─── EXTRACTED RECORDS ───
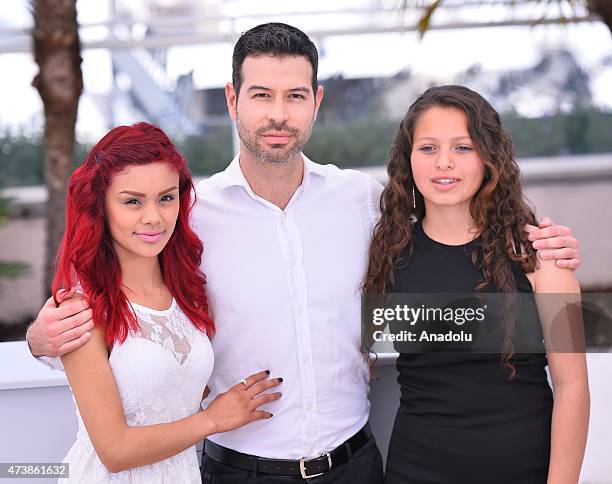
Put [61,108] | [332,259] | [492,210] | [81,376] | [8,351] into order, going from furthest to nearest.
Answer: [61,108], [8,351], [332,259], [492,210], [81,376]

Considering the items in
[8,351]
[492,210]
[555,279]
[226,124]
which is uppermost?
[226,124]

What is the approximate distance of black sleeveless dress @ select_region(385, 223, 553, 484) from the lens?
1965mm

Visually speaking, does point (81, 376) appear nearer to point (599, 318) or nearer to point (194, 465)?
point (194, 465)

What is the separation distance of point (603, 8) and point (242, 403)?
4081 mm

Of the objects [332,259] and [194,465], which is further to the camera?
[332,259]

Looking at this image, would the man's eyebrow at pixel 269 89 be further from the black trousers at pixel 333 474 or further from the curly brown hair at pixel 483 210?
the black trousers at pixel 333 474

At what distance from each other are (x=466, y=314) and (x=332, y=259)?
0.41 metres

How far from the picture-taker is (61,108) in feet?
16.7

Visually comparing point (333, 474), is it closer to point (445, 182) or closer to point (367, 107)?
point (445, 182)

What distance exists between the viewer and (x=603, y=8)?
16.6 feet

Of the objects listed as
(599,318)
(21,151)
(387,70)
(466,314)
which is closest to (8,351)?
(466,314)

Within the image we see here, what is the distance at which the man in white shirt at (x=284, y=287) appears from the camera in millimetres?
2170

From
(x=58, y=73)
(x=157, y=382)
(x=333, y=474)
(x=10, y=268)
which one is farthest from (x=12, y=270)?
(x=157, y=382)

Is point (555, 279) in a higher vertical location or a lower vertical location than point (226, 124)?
lower
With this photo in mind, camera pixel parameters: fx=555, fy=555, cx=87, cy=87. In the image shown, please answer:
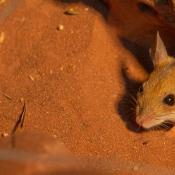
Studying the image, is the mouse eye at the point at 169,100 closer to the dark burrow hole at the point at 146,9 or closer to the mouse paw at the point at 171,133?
the mouse paw at the point at 171,133

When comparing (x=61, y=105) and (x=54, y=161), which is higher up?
(x=54, y=161)

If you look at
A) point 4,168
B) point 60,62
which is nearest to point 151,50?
point 60,62

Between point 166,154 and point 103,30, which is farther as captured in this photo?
point 103,30

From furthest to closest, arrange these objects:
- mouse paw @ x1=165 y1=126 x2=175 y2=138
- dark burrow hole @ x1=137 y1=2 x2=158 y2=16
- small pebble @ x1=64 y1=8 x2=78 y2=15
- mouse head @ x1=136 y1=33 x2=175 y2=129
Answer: small pebble @ x1=64 y1=8 x2=78 y2=15 → dark burrow hole @ x1=137 y1=2 x2=158 y2=16 → mouse paw @ x1=165 y1=126 x2=175 y2=138 → mouse head @ x1=136 y1=33 x2=175 y2=129

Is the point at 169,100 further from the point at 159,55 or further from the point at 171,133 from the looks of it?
the point at 159,55

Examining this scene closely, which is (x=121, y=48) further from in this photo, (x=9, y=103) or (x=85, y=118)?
(x=9, y=103)

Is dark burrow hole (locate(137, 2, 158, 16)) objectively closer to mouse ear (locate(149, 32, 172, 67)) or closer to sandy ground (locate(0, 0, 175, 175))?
sandy ground (locate(0, 0, 175, 175))

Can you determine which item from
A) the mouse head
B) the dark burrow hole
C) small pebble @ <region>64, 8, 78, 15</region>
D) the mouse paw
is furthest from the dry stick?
the dark burrow hole

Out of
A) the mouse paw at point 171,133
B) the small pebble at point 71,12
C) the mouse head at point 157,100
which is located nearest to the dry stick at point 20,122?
the mouse head at point 157,100
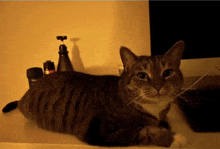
───
WHAT YOU ARE ASKED TO DO —
Return every line of the records above verbatim, leaving out the pictures.

COMPLETE OUTPUT —
Put [61,108] | [332,259] | [492,210] | [81,376] | [8,351] into order, going from furthest to nearest.
Answer: [61,108], [8,351], [332,259], [492,210], [81,376]

Considering the items in
[8,351]
[492,210]
[555,279]
[226,124]
which is uppermost?
[226,124]

What is the approximate distance of black sleeveless dress @ select_region(385, 223, 553, 484) from the lens?
1965mm

Visually speaking, does point (81, 376) appear nearer to point (599, 318) or nearer to point (194, 465)?
point (194, 465)

What is the separation distance of point (603, 8) and point (242, 403)?
4081 mm

Of the objects [332,259] and [194,465], which is further to the camera?
[332,259]

Looking at this image, would the man's eyebrow at pixel 269 89 be further from the black trousers at pixel 333 474 or further from the curly brown hair at pixel 483 210?
the black trousers at pixel 333 474

At what distance from each other are (x=466, y=314) and (x=332, y=259)?
0.41 metres

How far from the picture-taker is (61,108) in feet?
16.7

Visually comparing point (333, 474), is it closer to point (445, 182) or closer to point (367, 107)?
point (445, 182)

What distance exists between the viewer and (x=603, y=8)?
16.6 feet

Of the objects listed as
(599,318)
(21,151)
(387,70)
(466,314)
which is closest to (8,351)?
(466,314)

Within the image we see here, what is the distance at which the man in white shirt at (x=284, y=287) appears from the camera in millimetres?
2170

From
(x=58, y=73)
(x=157, y=382)
(x=333, y=474)
(x=10, y=268)
which one is farthest from (x=12, y=270)?
(x=157, y=382)

Is point (555, 279) in a higher vertical location or a lower vertical location than point (226, 124)?
lower
With this photo in mind, camera pixel parameters: fx=555, fy=555, cx=87, cy=87. In the image shown, please answer:
Studying the image, is the mouse eye at the point at 169,100 closer to the dark burrow hole at the point at 146,9 or closer to the mouse paw at the point at 171,133?
the mouse paw at the point at 171,133

When comparing (x=61, y=105) and (x=54, y=161), which is higher up?
(x=54, y=161)

If you look at
A) point 4,168
B) point 60,62
which is nearest to point 151,50?
point 60,62

Between point 166,154 and point 103,30, which is farther as captured in this photo?
point 103,30

From furthest to closest, arrange these objects:
- mouse paw @ x1=165 y1=126 x2=175 y2=138
- dark burrow hole @ x1=137 y1=2 x2=158 y2=16
- small pebble @ x1=64 y1=8 x2=78 y2=15
- mouse head @ x1=136 y1=33 x2=175 y2=129
Answer: small pebble @ x1=64 y1=8 x2=78 y2=15 → dark burrow hole @ x1=137 y1=2 x2=158 y2=16 → mouse paw @ x1=165 y1=126 x2=175 y2=138 → mouse head @ x1=136 y1=33 x2=175 y2=129

Is the point at 169,100 further from the point at 159,55 or further from the point at 171,133 from the looks of it?
the point at 159,55

Examining this scene closely, which is (x=121, y=48) further from in this photo, (x=9, y=103) or (x=85, y=118)?
(x=9, y=103)

Is dark burrow hole (locate(137, 2, 158, 16)) objectively closer to mouse ear (locate(149, 32, 172, 67)) or closer to sandy ground (locate(0, 0, 175, 175))?
sandy ground (locate(0, 0, 175, 175))

Can you determine which item from
A) the mouse head
B) the dark burrow hole
C) small pebble @ <region>64, 8, 78, 15</region>
D) the mouse paw
is furthest from the dry stick?
the dark burrow hole

Out of
A) the mouse paw at point 171,133
B) the small pebble at point 71,12
C) the mouse head at point 157,100
which is located nearest to the dry stick at point 20,122?
the mouse head at point 157,100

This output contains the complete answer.